J'ai un peu triché pour ce challenge en proposant une suite à une fic existante, mais l'idée s'est imposée malgré moi. Je n'étais vraiment pas inspirée par du drame, et j'ai voulu quelque chose de fluffy. Et tout naturellement, je me suis greffée sur la suite de la courte fic "Bras de fer ou mayonnaise ?" que je vous conseille fortement de lire avant de démarrer celle-ci pour comprendre le début ;-)
Petite dédicace spéciale à Divine67 : c'est une de ses reviews qui m'a mise un jour sur la piste de cette suite !
Saison : fin de la saison 1, début saison 2.
Je me suis fait plaisir en la rédigeant… Mais dieu, que c'est difficile de manier l'humour ! Alors en espérant qu'elle soit dans la lignée de la précédente, bonne lecture !
If you're not willing to risk it all, then you don't want it bad enough. ~ Unknown.
"Si vous n'êtes pas prêt à tout risquer, c'est que vous n'en voulez pas assez." ~ auteur inconnu.
« Heu… Mon colonel ? »
O'Neill se retourna lentement, avec cet air d'innocente interrogation qui lui était propre, cet air du « hein ? quoi ? on m'appelle ? », qui assurait immanquablement à Carter qu'il était dans de bonnes dispositions.
Elle se sentit encouragée par sa bonne humeur.
« Excusez-moi, monsieur, mais… » Elle hésitait.
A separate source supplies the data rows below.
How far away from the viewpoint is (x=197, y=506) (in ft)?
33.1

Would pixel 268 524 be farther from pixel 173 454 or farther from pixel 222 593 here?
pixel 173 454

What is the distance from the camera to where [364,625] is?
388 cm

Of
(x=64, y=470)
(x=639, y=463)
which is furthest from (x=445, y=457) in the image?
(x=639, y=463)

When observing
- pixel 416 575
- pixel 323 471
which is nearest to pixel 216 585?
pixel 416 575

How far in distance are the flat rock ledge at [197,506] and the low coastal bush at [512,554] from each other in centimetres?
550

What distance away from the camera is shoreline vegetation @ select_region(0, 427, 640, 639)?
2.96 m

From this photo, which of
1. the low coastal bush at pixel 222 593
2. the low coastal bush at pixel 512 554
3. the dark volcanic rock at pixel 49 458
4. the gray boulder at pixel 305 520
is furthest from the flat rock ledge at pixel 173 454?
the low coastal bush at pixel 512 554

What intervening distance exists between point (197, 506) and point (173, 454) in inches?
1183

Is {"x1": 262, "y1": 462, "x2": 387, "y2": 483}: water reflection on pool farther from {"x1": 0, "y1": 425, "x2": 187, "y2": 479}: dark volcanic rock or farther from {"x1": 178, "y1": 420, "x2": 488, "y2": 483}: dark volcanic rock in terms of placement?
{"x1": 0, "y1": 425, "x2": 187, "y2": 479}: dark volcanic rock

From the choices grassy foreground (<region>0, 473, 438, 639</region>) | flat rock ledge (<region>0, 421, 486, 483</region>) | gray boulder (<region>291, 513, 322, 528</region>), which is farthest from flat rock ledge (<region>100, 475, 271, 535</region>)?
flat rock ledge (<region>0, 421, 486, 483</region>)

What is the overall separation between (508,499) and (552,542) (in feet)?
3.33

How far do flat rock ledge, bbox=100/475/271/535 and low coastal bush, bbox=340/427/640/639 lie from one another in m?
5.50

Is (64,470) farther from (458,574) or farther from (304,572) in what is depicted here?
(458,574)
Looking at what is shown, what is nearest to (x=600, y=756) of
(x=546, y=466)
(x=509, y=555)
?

Elle mesurait l'enjeu.
« Carter ? »
« …Est-ce que vous êtes libre ce soir ? »
Elle avait lâché sa question précipitamment, à tel point qu'il se jurait d'avoir mal entendu.
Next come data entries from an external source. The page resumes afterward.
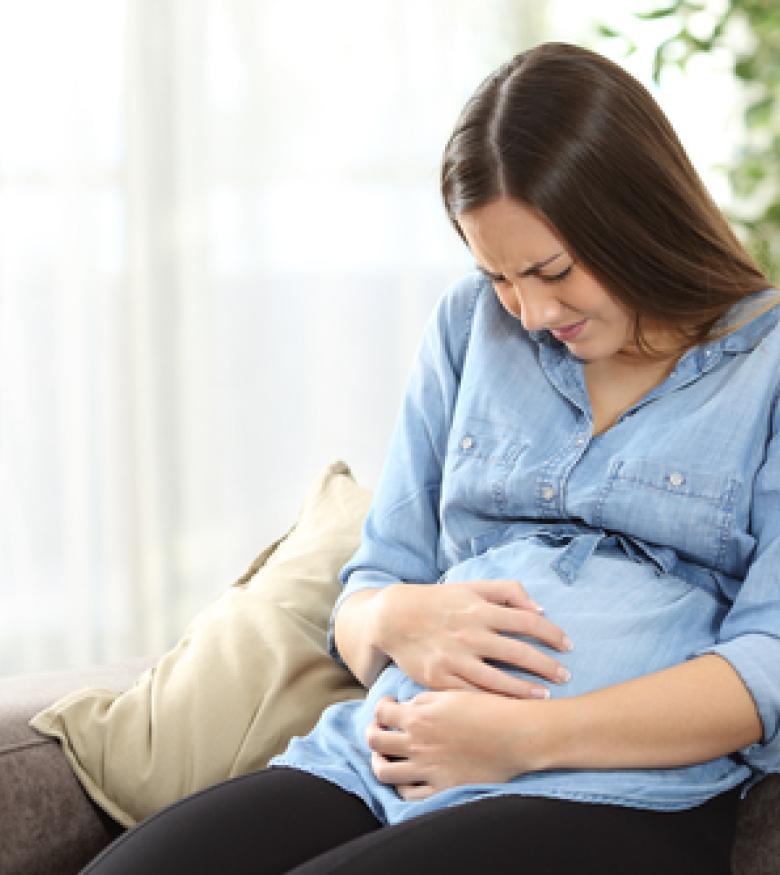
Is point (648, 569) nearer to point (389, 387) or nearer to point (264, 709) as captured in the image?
point (264, 709)

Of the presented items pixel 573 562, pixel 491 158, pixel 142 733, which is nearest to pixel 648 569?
pixel 573 562

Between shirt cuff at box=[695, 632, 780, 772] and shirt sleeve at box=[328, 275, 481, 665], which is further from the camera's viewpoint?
shirt sleeve at box=[328, 275, 481, 665]

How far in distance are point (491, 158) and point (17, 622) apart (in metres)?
1.71

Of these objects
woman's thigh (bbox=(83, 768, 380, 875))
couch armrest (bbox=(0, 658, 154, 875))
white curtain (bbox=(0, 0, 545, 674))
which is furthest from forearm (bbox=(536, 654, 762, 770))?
white curtain (bbox=(0, 0, 545, 674))

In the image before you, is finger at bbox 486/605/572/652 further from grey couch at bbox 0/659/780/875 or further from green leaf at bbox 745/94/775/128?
green leaf at bbox 745/94/775/128

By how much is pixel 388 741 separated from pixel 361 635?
16 cm

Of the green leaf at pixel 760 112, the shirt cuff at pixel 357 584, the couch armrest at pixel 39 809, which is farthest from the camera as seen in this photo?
the green leaf at pixel 760 112

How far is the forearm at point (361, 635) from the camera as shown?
1.41 m

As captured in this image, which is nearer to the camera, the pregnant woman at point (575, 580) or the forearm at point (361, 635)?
the pregnant woman at point (575, 580)

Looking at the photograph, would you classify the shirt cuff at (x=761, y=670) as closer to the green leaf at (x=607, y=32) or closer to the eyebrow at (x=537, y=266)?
the eyebrow at (x=537, y=266)

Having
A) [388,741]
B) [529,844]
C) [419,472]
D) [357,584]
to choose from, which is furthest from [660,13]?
[529,844]

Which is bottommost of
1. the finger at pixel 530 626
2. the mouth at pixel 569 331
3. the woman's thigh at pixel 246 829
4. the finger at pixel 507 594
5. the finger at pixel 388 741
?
the woman's thigh at pixel 246 829

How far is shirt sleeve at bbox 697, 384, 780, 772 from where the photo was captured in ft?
4.04

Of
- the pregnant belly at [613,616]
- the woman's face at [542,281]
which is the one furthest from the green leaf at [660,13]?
the pregnant belly at [613,616]
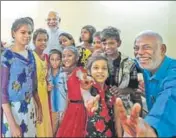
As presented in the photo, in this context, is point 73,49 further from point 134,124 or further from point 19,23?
point 134,124

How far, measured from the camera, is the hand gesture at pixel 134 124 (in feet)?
4.41

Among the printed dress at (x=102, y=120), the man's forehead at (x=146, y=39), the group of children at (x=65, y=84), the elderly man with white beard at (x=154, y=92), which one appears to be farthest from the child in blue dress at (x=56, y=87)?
the man's forehead at (x=146, y=39)

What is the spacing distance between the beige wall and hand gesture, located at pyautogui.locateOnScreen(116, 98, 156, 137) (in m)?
0.26

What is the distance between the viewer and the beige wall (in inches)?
55.9

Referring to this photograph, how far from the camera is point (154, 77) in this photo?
4.67ft

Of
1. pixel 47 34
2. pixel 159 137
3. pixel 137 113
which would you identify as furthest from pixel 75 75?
pixel 159 137

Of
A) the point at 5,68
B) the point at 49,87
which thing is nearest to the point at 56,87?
the point at 49,87

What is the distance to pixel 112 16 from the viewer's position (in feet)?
4.72

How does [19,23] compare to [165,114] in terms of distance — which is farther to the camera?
[19,23]

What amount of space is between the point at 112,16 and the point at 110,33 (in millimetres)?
83

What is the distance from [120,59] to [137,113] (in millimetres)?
263

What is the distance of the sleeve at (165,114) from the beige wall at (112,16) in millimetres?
184

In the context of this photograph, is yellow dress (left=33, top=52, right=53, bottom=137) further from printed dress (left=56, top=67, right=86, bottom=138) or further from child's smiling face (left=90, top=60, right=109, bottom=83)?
child's smiling face (left=90, top=60, right=109, bottom=83)

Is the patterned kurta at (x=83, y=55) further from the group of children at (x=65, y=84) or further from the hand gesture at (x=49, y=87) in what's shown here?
the hand gesture at (x=49, y=87)
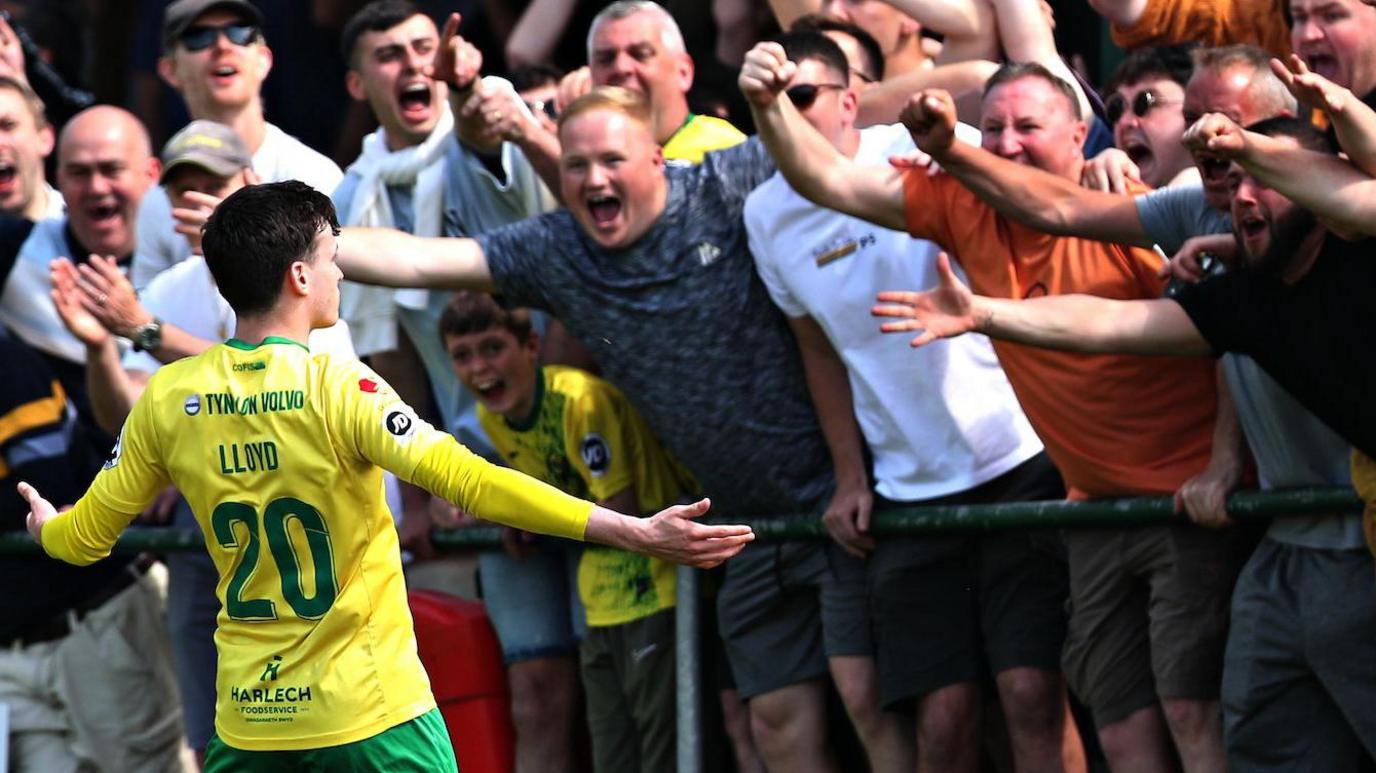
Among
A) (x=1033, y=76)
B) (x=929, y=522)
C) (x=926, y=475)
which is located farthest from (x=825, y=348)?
(x=1033, y=76)

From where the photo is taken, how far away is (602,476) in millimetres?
6914

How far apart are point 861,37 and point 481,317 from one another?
1482 millimetres

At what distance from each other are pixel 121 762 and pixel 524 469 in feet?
6.60

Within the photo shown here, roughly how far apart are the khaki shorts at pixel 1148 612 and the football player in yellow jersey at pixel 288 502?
185cm

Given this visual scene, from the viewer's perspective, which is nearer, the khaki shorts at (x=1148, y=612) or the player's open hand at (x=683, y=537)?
the player's open hand at (x=683, y=537)

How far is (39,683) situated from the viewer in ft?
26.2

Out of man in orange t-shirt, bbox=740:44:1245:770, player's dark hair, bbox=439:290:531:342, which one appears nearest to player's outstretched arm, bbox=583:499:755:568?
man in orange t-shirt, bbox=740:44:1245:770

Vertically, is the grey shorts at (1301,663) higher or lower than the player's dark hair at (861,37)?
lower

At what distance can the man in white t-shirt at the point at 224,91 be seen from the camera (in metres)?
7.95

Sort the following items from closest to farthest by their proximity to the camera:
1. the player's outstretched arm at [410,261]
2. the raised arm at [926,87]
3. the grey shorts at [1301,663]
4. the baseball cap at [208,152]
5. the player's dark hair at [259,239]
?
the player's dark hair at [259,239] < the grey shorts at [1301,663] < the player's outstretched arm at [410,261] < the raised arm at [926,87] < the baseball cap at [208,152]

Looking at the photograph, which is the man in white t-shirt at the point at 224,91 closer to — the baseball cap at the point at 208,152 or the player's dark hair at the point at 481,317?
the baseball cap at the point at 208,152

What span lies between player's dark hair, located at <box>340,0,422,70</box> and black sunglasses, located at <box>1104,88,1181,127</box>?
258cm

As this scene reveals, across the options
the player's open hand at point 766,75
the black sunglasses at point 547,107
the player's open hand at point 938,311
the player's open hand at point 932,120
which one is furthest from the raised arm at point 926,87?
the player's open hand at point 938,311

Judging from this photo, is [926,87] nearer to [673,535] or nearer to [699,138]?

« Carter ? » insista-t-il, une pointe d'inquiétude amusée dans la voix.
« Vous avez bien entendu, monsieur. » contra-t-elle avec tout l'aplomb qu'elle put trouver, en tentant de ne pas se focaliser sur la curieuse faiblesse qui s'emparait de ses jambes.
Longue inspiration. Elle redressa la tête, croisa ses mains derrière son dos pour maîtriser leur tremblement. L'incrédulité qui se peignait peu à peu sur le visage de son supérieur lui laissait entrevoir la tempête de questions qui se bousculaient sous son crâne. Elle affermit sa voix.
« En fait, ce serait même plutôt cette nuit. Monsieur. »
Elle contint l'altération de son timbre qu'elle sentait poindre, et se racla la gorge. Elle s'apaisa un peu à la vue de Jack O'Neill écarquillant les yeux comme des soucoupes, une rapide dénégation de la tête signifiant qu'il n'avait pas saisi la subtilité de ses paroles. S'il y en avait une, bien entendu.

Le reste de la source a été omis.